Slow Agony (Assassins, #2)(13)



There was a bedroom to the left of the living room. It was tiny, containing only a bed and Griffin’s dresser.

To the right were the kitchen and bathroom. Both were spotless.

The apartment was nice, but it was small. If I was going to be here for two weeks, I had a feeling that Griffin and I were going to have a hard time not talking to each other. We were going to be practically on top of each other.

I headed into the bathroom to change out of the clothes that Sloane had given me, because they were too small, and they were uncomfortable. I was relatively tall, five feet nine inches, and I had trouble finding clothes that fit properly anyway. It was tough to find pants that were the right length and weren’t also enormous at the waist. These clothes were at least a size too small. I peeled out of them and put on something I had in my backpack.

The shower curtain was open, and I could see inside. Griffin’s shampoo snuggled up to a can of Lady Bic shaving gel. I picked it up. It was lavender scented. That didn’t belong to Griffin.

I explored the shower a little further. Not only was there girly shaving gel, but there was a woman’s shaver, fruity scented shampoo and conditioner, and a tube of Bikini Zone.

I stared at all of it for a few moments. Then I jammed the clothes I’d been wearing back into my backpack and left the bathroom. “So, um, that Sloane girl that helped us out?”
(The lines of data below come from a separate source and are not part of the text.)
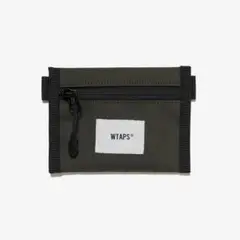 wtaps 25aw MG / COIN CASE POLY CORDURA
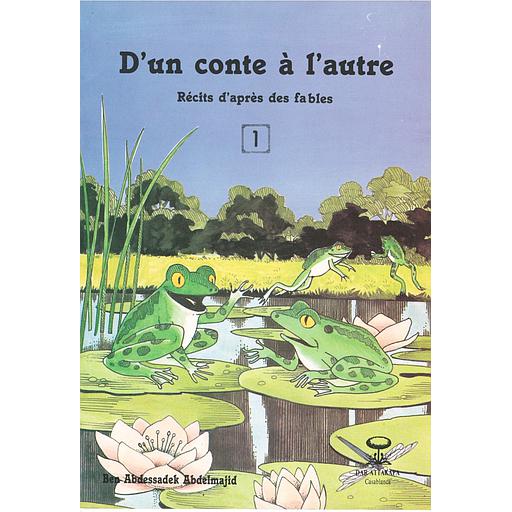 D'un conte à l'autre 1/6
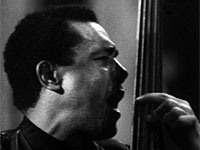 Charles Mingus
Griffin was crouching in front of the television, sorting through a stack of video games. That had been his plan, I supposed. Race fake cars instead of paying attention to me. Wonderful. He looked up. “Oh, yeah, she’s great. Her and her brother Silas. I met them on the ex-Op Wraith Facebook group.

I raised my eyebrows. “There’s a Facebook group for assassins?”

“Yeah,” said Griffin. “Helps us all keep in touch. By chance, Sloane, Silas, and me were all in Morgantown. We hang out sometimes.”

“Hang out,” I said. “Right. You shave her pubic hair for her, or does she do it while you watch?”

He wrinkled his brow in confusion.

“I looked in your shower. Clearly a girl showers there.”

“Sometimes,” said Griffin. “But not Sloane.”

I folded my arms over my chest. “So, you have a girlfriend.”

He got to his feet, sighing. “Yes. I do.”

“Already?”

“Already,” he repeated, laughing in disbelief. “It’s been months.”

“Three months,” I said. “Three and a half months. That’s not long enough to be in a serious enough relationship that she shaves at your place.”

He rubbed his head. “Look, doll—”

“Don’t call me that.”

His nostrils flared. “Like you haven’t spread your legs for half of Thomas by now.”

It was such an ugly thing to say. I took a step backwards. “Fuck you.” I was going to start crying. Man, I was running the waterworks today. But it was warranted. Things had been pretty rough all day long. I wanted someplace to run to, to lock myself in.

The only place I could go was the bathroom, and I didn’t want to be locked in there with her shampoo and shaving gel.

So I took long, steadying breaths, and I didn’t move. “I haven’t been with anyone. No one.”

“You expect me to believe that? I left you alone for a week in Boston, and you started stripping—”

“Because I didn’t have money,” I said. “I hate how you always bring that up.”

“You slept around a lot before me,” he said. “Do you deny that?”

I was going to cry. I could feel the tears forming. “Before you.”

“And during for all the hell I know.”

“That’s not true,” I said.

“I only have your word for that,” he said. “And I think you’re probably lying.”

“I’m not. I swear to God, Griffin. I would never—”

“I saw you.”

Tears spilled out over my cheeks. “You didn’t. You didn’t see anything. You’re making it into something it isn’t and overreacting, and you always do that.”

He clenched his hands into fists. His voice was hoarse. “Don’t cry.”

I brushed at the tears, irritated. “I’m sorry.”

“You cry about it like you’re sorry, but it doesn’t mean anything.”

“I’ve had a really bad day, Griffin.” And the sobs overtook me.

His shoulders slumped. “Yeah, well, mine hasn’t been peaches and cream either.” He pushed past me and went into the bathroom. A second later, he emerged with a roll of toilet paper, which he handed to me. “Sorry. I don’t have any tissues.”

I took the toilet paper. I wiped my eyes.

He gestured to the couch. “You want to sit down?”

Gratefully, I sank into it. I blew my nose.

“You hungry?” he said.

“No,” I said.

“Come on, what have you eaten today?”

I thought about it. “I guess nothing. But I don’t want to eat. I... don’t eat all that often anyway. I just got out of the habit I guess.” Or I was so depressed over our breakup that food didn’t seem that important. But maybe I shouldn’t tell him that. He seemed to be handling everything so well. He’d even moved on. Another girlfriend. It made more tears squeeze out of my eyes.